A ANP fará publicar do seu site a informação
sobre a opção feita pelo revendedor de ostentar ou não a marca de determinada
distribuidora.
Caso o revendedor opte por ostentar marca de
distribuidora, deverá exibi-la, no mínimo, na testeira do estabelecimento, de
forma destacada, visível à distância, de dia e de noite, permitindo a fácil identificação ao consumidor.
Naturalmente, o revendedor só poderá adquirir e revender combustível fornecido
pelo distribuidor cuja marca exibir.
Caso o revendedor opte por não ostentar marca
de distribuidora, deverá retirar todas as referências visuais de marca que
tenha exibido anteriormente, em especial nomes e símbolos.

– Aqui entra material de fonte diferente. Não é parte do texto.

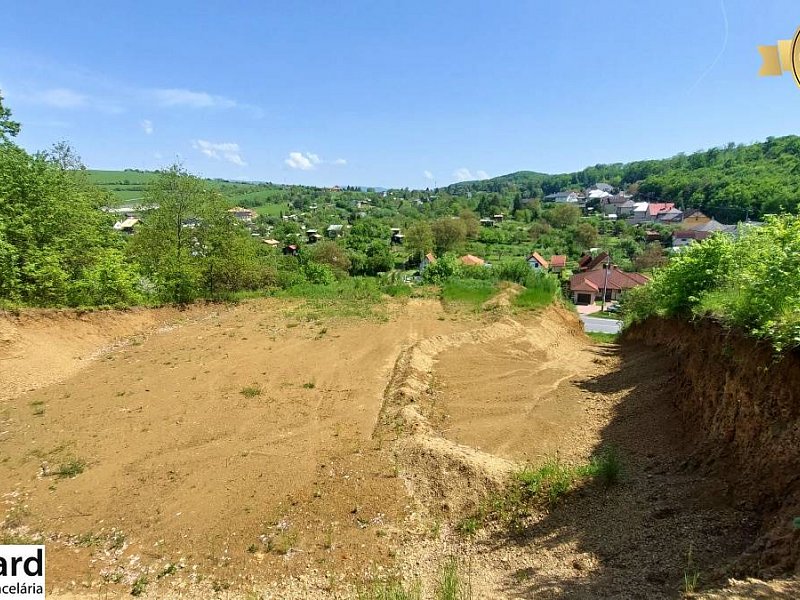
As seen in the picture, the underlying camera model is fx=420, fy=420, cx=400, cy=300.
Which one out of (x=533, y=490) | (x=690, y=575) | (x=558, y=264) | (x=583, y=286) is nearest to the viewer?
(x=690, y=575)

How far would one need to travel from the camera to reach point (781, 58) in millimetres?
2121

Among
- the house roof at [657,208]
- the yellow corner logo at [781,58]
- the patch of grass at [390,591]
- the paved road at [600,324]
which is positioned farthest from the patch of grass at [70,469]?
the house roof at [657,208]

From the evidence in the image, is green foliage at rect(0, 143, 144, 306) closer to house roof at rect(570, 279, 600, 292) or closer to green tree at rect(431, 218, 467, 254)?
house roof at rect(570, 279, 600, 292)

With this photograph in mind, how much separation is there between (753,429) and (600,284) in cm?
4648

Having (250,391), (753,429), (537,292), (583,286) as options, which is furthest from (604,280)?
(753,429)

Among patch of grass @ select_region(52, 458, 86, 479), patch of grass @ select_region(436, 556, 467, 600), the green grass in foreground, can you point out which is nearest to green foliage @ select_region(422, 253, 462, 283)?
the green grass in foreground

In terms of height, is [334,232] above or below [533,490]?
above

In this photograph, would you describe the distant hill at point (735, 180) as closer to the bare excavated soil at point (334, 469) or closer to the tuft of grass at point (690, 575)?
the bare excavated soil at point (334, 469)

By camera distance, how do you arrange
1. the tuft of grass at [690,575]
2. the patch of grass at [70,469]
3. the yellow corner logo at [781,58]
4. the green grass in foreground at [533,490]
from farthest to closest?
the patch of grass at [70,469], the green grass in foreground at [533,490], the tuft of grass at [690,575], the yellow corner logo at [781,58]

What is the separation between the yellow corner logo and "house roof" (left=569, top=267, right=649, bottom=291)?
153 ft

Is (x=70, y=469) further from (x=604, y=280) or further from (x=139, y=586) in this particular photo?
(x=604, y=280)

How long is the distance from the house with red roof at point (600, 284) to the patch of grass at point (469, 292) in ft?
100

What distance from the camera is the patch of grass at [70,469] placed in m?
6.10

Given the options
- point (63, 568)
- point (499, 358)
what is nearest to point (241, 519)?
point (63, 568)
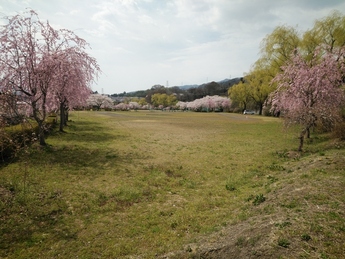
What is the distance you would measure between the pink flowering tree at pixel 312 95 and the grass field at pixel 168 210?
163 inches

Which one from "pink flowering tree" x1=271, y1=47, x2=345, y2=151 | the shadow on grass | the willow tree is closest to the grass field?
the shadow on grass

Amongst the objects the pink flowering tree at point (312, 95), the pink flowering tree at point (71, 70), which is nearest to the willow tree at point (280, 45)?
the pink flowering tree at point (312, 95)

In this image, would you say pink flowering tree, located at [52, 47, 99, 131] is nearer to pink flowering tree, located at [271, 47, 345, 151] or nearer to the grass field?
the grass field

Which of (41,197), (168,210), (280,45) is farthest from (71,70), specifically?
(280,45)

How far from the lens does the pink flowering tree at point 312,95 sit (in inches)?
562

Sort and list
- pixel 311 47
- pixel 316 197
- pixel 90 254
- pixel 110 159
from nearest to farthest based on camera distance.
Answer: pixel 90 254 → pixel 316 197 → pixel 110 159 → pixel 311 47

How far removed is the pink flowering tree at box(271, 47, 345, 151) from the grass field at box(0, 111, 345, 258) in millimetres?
4145

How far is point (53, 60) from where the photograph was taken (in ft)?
47.0

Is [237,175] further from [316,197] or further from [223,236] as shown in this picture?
[223,236]

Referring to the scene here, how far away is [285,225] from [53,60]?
1612 centimetres

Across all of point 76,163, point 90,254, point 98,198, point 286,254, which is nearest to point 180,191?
point 98,198

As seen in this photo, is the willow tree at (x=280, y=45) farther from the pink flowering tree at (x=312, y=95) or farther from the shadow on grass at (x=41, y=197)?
the shadow on grass at (x=41, y=197)

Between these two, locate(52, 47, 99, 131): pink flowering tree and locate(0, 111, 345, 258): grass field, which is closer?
locate(0, 111, 345, 258): grass field

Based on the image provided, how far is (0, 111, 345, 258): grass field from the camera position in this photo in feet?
15.7
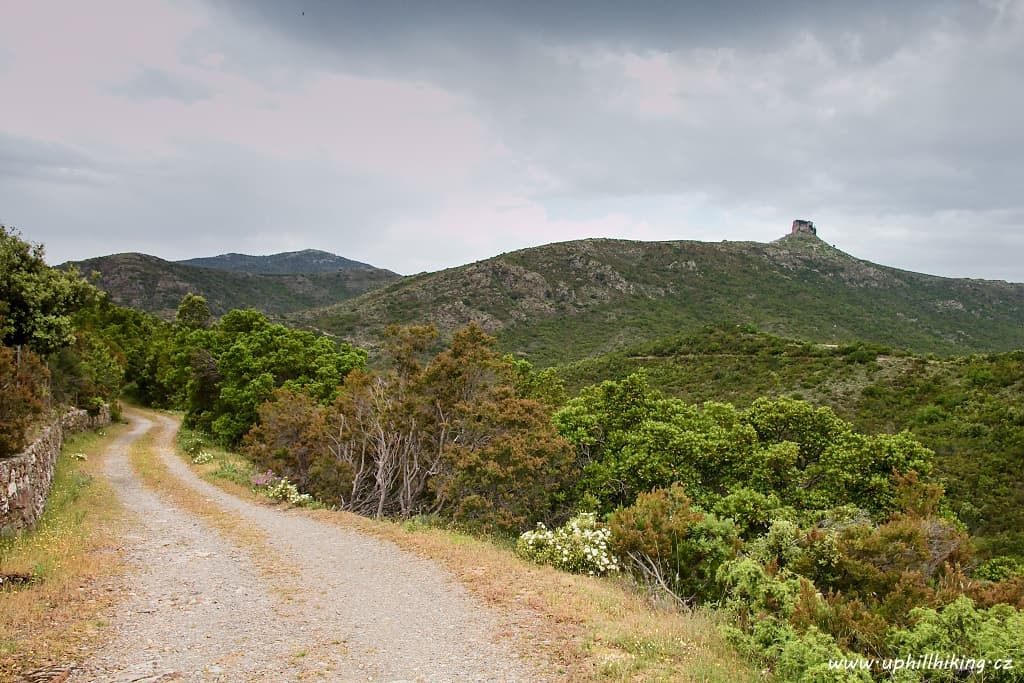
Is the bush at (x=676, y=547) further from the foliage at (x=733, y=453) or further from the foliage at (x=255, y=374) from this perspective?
the foliage at (x=255, y=374)

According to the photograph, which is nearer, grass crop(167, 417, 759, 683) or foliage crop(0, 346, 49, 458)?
grass crop(167, 417, 759, 683)

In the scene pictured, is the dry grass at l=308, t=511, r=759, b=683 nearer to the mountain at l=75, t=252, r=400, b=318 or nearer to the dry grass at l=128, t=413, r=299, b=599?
the dry grass at l=128, t=413, r=299, b=599

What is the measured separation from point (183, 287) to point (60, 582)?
108657 mm

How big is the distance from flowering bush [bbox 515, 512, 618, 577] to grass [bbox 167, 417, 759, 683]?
0.34 m

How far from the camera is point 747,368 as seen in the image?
3809 centimetres

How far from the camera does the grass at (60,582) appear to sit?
19.1 ft

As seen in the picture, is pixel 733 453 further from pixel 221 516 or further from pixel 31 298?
pixel 31 298

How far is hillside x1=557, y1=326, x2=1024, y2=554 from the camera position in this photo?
19.2m

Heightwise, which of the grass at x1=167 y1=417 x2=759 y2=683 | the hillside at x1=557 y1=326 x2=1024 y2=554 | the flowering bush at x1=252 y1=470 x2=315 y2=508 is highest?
the hillside at x1=557 y1=326 x2=1024 y2=554

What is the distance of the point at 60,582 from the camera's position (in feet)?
25.1

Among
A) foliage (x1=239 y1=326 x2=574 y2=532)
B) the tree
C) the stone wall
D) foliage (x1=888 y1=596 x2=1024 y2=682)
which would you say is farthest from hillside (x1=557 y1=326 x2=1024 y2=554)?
the tree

A grande modificação introduzida pela resolução
diz respeito ao uso das cores. Conforme já dispõe a lei 9279 (lei de
Propriedade Industrial), o uso de toda e qualquer cor é livre para qualquer
comerciante. Entretanto, ainda segundo a mesma lei, o comerciante não pode usar
um conjunto de cores, dispondo-as de modo particular e distintivo, de molde a
permitir que o consumidor confunda-o com outro agente econômico. Esse é, em
síntese, o conceito incorporado pela ANP que não representa nenhuma novidade em
matéria de proteção marcária.
Assim, o revendedor que desejar ostentar marca
própria (bandeira branca) deve acautelar-se para que o seu estabelecimento
tenha uma identidade visual suficientemente singular para que não produza a
confusão no consumidor.
Nesse contexto, especial cuidado deve ser
adotado quando o revendedor utilizar cores já identificadas com distribuidoras
consagradas.
Devemos ressaltar que o uso das cores é
permitido, e que ninguém tem exclusividade na sua utilização; mas deve-se ter
cuidado redobrado para que a disposição dessas cores (tons, proporção,
seqüencia, etc...) não seja igual ou semelhante à forma de disposição de cores
adotadas por outros agentes do mercado. O critério distintivo é sempre e em
qualquer caso subjetivo: a possibilidade de confusão do consumidor.
Importante que a fiscalização da ANP tenha a
sensibilidade necessária para autuar apenas os casos em que a confusão das
imagens é manifesta (a própria resolução utiliza essa palavra, significando que
casos duvidosos não devem ser objeto de autuação da Agência).
Também importante ressaltar que essa medida não
cerceia a liberdade do posto de tornar-se, a qualquer tempo, um posto "bandeira
branca", apenas impondo limites à semelhança visual de sua imagem em relação à
adotada pelos postos embandeirados.
Ao contrário, durante o prazo de 45 dias a
contar do preenchimento da Ficha de Alteração Cadastral, o posto que tenha se
desvinculado da antiga fornecedora e que passe a trabalhar como "bandeira
branca" ou sob nova marca já pode
adquirir produtos da nova fornecedora, exibindo-lhe diretamente o comprovante
de envio ou de protocolo da mesma à ANP. A alteração cadastral, quando for
deferida, terá efeitos retroativos à data da solicitação, permitindo que o
posto possa tomar as suas decisões comerciais com liberdade e agilidade.
A norma talvez tenha pecado apenas nos prazos
de adequação. Todos os postos que estejam nessa zona "cinzenta" da proteção da imagem
- particularmente com a identidade visual de antigas fornecedoras e,
especialmente, com conjunto de cores
dispostas de modo peculiar e distintivo e manifestamente capaz de confundir o
consumidor - devem adaptar-se no exíguo prazo de 15 dias, contados da
publicação da resolução, ocorrida em 13 de novembro passado, sob pena de
tornar-se passível de autuação.
Toda atenção é pouca. Portanto, mãos a obra.